People are coming in from all over the state just to experience this little haunted treasure we’ve got on our hands. I came up with the idea a couple of months ago when I read about a haunted B&B right here in Honey Hollow making money, hand over fist. Why, all they do is walk a group of poor shmucks through their haunted halls and charge them eighty bucks a person to do it. I figured we could charge double and genuinely give the people a scare.” My lips invert to keep from saying anything. I happen to know for a fact the B&B in question belongs to Miranda Lemon, aka my mother. When Carlotta left me on the floor of the Honey Hollow Fire Department to fend for myself as an infant, it was the Lemons who adopted me. And I also know for a fact my mother’s B&B is genuinely haunted by an entire family of ghosts and their little black cat, too. “Well, it was a wonderful idea,” I say. Trixie’s mouth opens.

“It is wonderful. You should both head on into the house. I think you’ll be surprised how much fun it is.” She glances to her phone. “I’m needed there now.” She nods to Ichabod. “You’re on in half an hour.” She takes off and Ichabod leans in. “I’m playing the part of the headless horseman.
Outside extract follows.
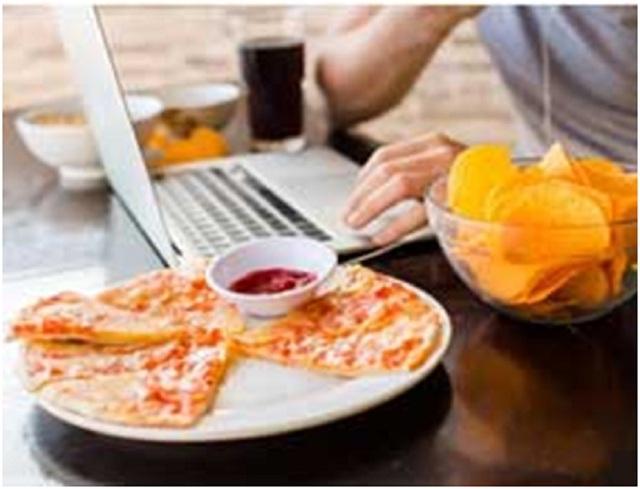 Mẹo để ngăn ngừa ăn uống không cẩn thận và tránh thừa calo - 1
It’s a play on my name, of course.

” Cordelia giggles as she wraps herself around him. “I thought of that myself.” Ichabod nods. “And believe me, I’m already worried about losing my head night after night.” He gives a little wink as they take off. Everett shows up with a plate full of mashed potatoes and enough caramel sauce to ensure a sugared up bliss. “Oh, Everett.” A hard moan evicts from me at the sight. “You really do love me.” I take the plate from him and dive right in.